─── Text for analysis

If you saw Revolutionary Road two years ago, you may have been struck, as I was, by the powerful story in this well-acted dramatisation of Yates’s novel where a married couple are depicted as their optimism and ecstatic love begin to evaporate over time. You may have also felt, however, that Frank and April Wheeler were both a little odd, and far from representative of the average married couple. Considering this, it is probably fair to say Blue Valentine takes some of the themes which originated in Yates’s novel and makes them more normal and universal but also departs from them in a very significant way: alongside the portrayal of the tragic breakup, it concurrently gives us flashes of the good times initiating the relationship in the first place. As such it hits even harder, feeling brutally realistic and unapologetically tragic, largely thanks to the powerhouse duo of Ryan Gosling and Michelle Williams leading its cast. Both of them should be destined for further Oscar nominations at the very least.

Blue Valentine really does flip achingly well between the joy of flourishing early love and the tragic withering of it in later life. Gosling plays an incredible man – someone who works for a removal company, but is more interesting than most intellectuals and is a real romanticist of the first order. When he meets Cindy he knows instantaneously that he wants her, and he goes through hell to ensure she’s his.

──────
─── Listed entries

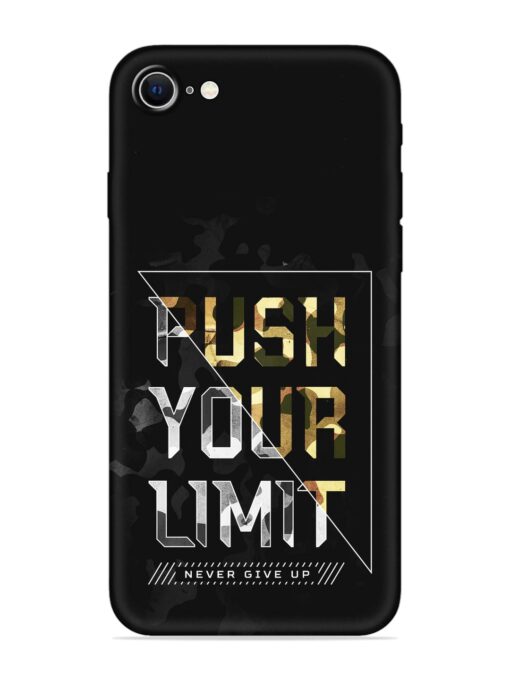 Push Your Limits Embossed Soft Silicone Case for Apple Iphone Se (2020) Zapvi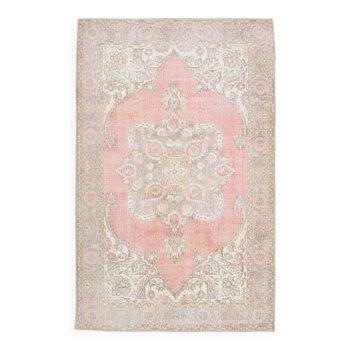 6x10 Pale Red Persian Rug, 189x304Cm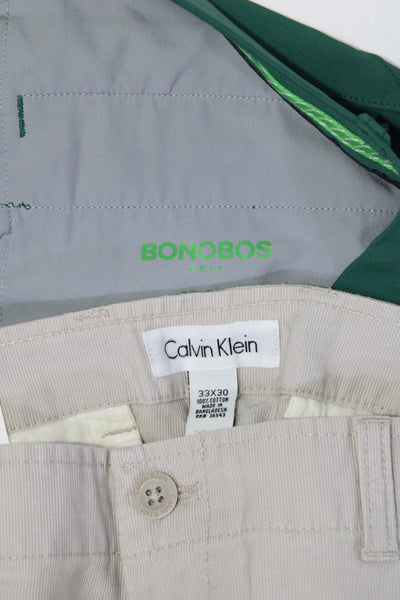 Bonobos Calvin Klein Mens Flat Front Slim Straight Pants Green Size 33 Lot 2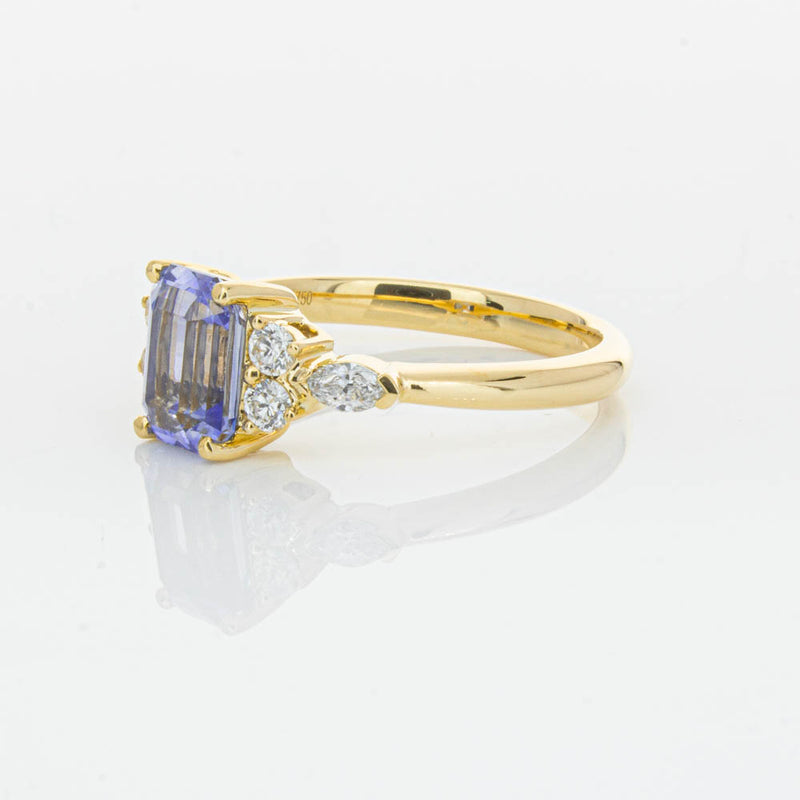 18ct Yellow Gold Sapphire & Diamond Oriana Ring-Ring-Walker & Hall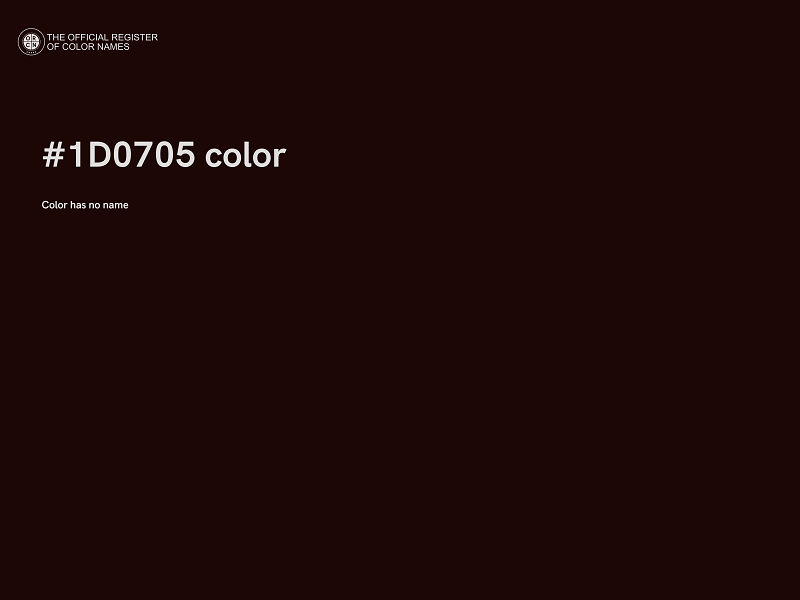 #1D0705 color image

──────

Please write the next part of the Blue Valentine review, starting right after its final sentence. The listing is separate material, apart from the review.

At the same time, however, we see him in later life as a father and husband who is naturally less energetic than in the past, slightly drained by age despite his persistent love of his daughter and quietly adorable sense of humour. You can sense immediately that something is not quite right in Cindy’s attitude; any attempt he makes to relight their previously shared flame is immediately blown out by her without any willingness to cooperate nor the attempt to provide an explanation.

Most of this is shot in painfully intense close-ups, and it is once again testament to both Gosling and Williams’ talent that they never crack under the scrutiny, always looking like the tied-up but disintegrating couple they’re supposed to be.

It’s hard to resist this one. For all its pain as well as moments of romance, it really strikes a chord throughout its duration. This will easily be one of the best pieces of drama to reach the cinemas this winter.